The most convincing theory says that this conflict can be solved by giving Leon a supporting part. He stops being the main character and instead becomes the old man on the radio, the figure who knows what's coming but lets Grace deal with it. There may only be a few possible moments with him, but he adds to the story without taking over. This way, Capcom protects one of its most famous characters while keeping the main idea the same.
There are also rumors that Umbrella's shadow will return, but this time it will be different. A broken-down time capsule with the famous name on it makes you think that long-buried secrets are coming to the surface again.

There are reports that the government is helping to keep the quarantine in place, which brings the story back to its roots in conspiracy and cover-up. In this situation, Grace's job as an analyst, rather than a warrior, brings out the weakness at the heart of the design.
When you look at the reported blueprint as a whole, it doesn't seem like a bunch of different ideas; it has a rhythm of fear and calm, a main character who is rooted in legacy lore, a setting that is full of decay, and a careful reimagining of how to use legacy icons without changing the tone.
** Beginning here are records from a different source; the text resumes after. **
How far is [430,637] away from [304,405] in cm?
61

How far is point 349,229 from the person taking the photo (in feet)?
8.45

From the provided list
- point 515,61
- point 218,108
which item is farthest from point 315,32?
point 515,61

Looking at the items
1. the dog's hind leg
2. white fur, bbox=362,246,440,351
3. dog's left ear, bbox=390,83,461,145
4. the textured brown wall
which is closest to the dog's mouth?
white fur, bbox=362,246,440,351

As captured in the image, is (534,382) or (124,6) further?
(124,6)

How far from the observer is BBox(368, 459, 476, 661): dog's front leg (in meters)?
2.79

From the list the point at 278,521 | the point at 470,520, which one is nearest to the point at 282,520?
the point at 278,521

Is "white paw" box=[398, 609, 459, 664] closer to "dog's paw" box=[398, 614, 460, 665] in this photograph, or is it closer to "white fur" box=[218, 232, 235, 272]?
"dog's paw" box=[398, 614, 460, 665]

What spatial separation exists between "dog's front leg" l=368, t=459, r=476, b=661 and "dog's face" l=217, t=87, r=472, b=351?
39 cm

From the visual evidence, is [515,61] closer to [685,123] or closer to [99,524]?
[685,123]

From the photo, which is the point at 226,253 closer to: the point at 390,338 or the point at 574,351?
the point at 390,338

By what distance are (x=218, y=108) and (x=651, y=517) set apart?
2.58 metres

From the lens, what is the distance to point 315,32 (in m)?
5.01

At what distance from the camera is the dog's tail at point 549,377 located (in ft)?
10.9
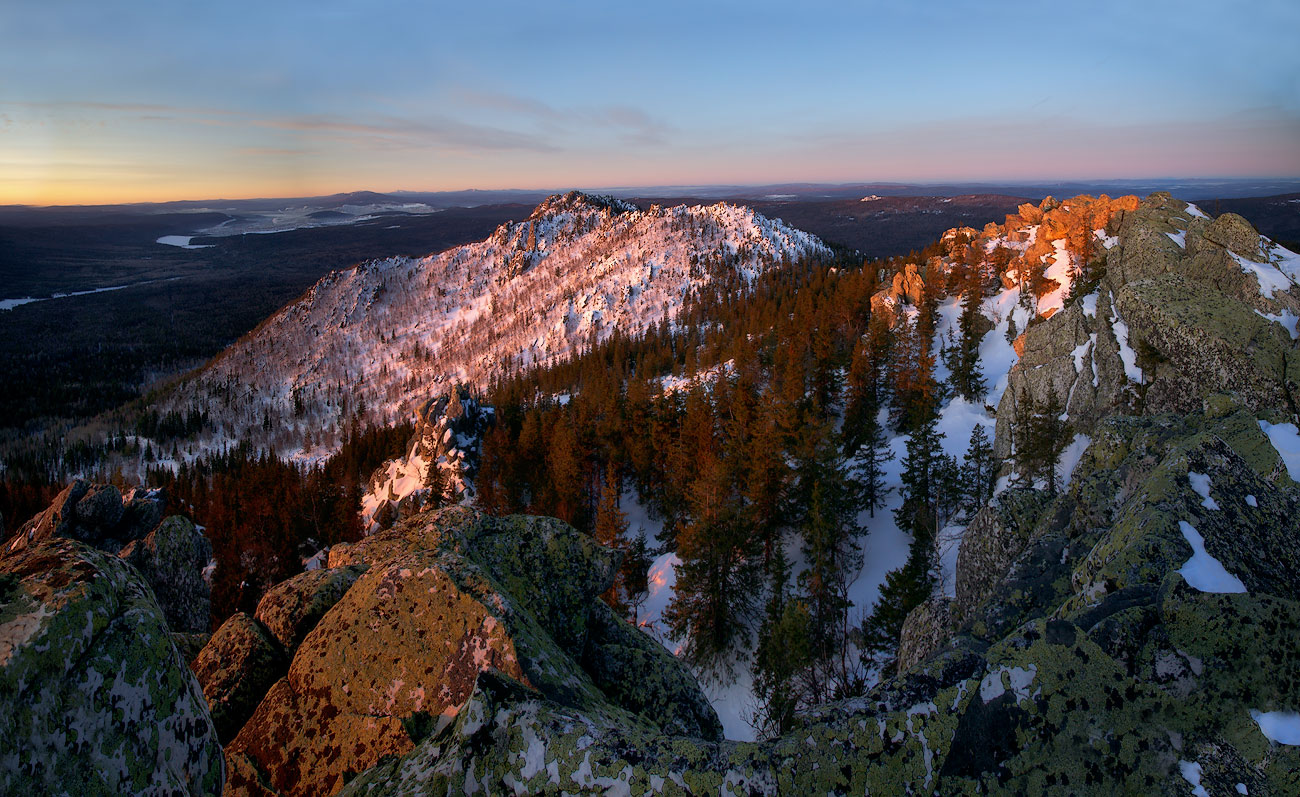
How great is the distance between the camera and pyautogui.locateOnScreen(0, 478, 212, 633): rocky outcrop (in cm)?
2702

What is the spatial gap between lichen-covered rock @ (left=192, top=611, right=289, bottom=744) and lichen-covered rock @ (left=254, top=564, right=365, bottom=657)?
19 centimetres

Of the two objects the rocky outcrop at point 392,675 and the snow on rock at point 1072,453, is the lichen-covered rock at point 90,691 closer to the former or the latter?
the rocky outcrop at point 392,675

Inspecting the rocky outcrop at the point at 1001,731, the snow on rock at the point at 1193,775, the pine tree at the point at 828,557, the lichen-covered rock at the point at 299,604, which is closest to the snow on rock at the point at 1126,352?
the pine tree at the point at 828,557

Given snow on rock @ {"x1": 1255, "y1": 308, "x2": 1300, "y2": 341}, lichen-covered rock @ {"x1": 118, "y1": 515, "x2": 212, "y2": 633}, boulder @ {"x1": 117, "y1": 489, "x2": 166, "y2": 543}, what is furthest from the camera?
boulder @ {"x1": 117, "y1": 489, "x2": 166, "y2": 543}

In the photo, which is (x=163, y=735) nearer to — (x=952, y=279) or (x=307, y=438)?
(x=952, y=279)

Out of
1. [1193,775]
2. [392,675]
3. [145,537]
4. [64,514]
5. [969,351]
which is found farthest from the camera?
[969,351]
If it comes true, it would bring back what made Resident Evil so scary in the first place: not just jump scares or gross monsters, but the long, unbearable silence before they show up.
The facts have not been confirmed yet. However, the way the rumors are shaped leads me to believe that there is something planned, something intended to change the survival horror genre for the modern age. It looks like the silence is about to be broken again.